RECORD EXCERPTS Start Marker

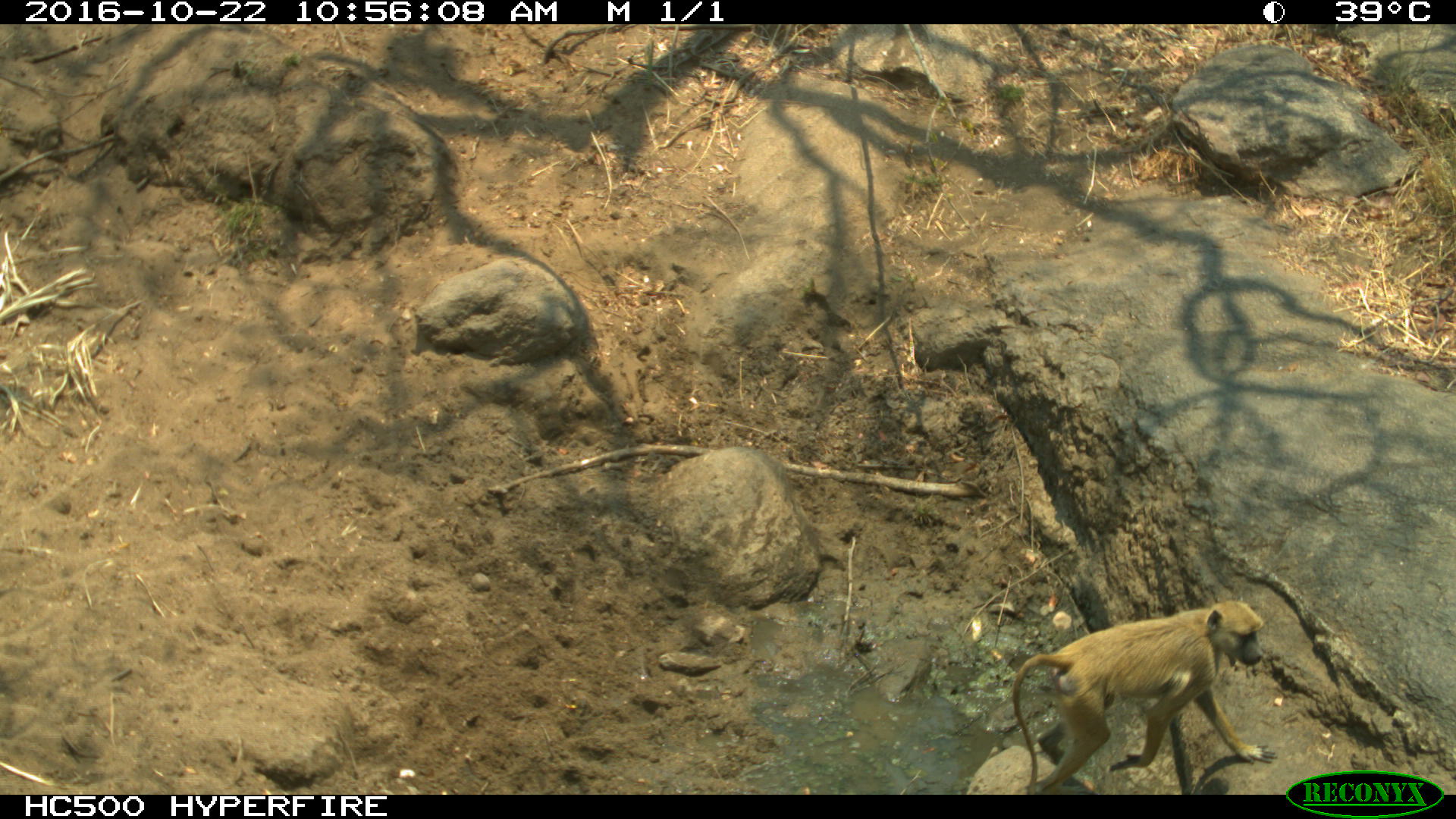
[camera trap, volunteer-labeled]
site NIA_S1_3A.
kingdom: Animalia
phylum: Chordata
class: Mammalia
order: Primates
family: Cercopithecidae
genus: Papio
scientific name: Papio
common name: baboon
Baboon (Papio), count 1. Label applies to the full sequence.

RECORD EXCERPTS End Marker

TASK TO COMPLETE: All lines from the one containing "genus: Papio" through the final line of the records above are to be set down exactly, and no other line is to appear.

ANSWER FOR THIS EXERCISE:
genus: Papio
scientific name: Papio
common name: baboon
Baboon (Papio), count 1. Label applies to the full sequence.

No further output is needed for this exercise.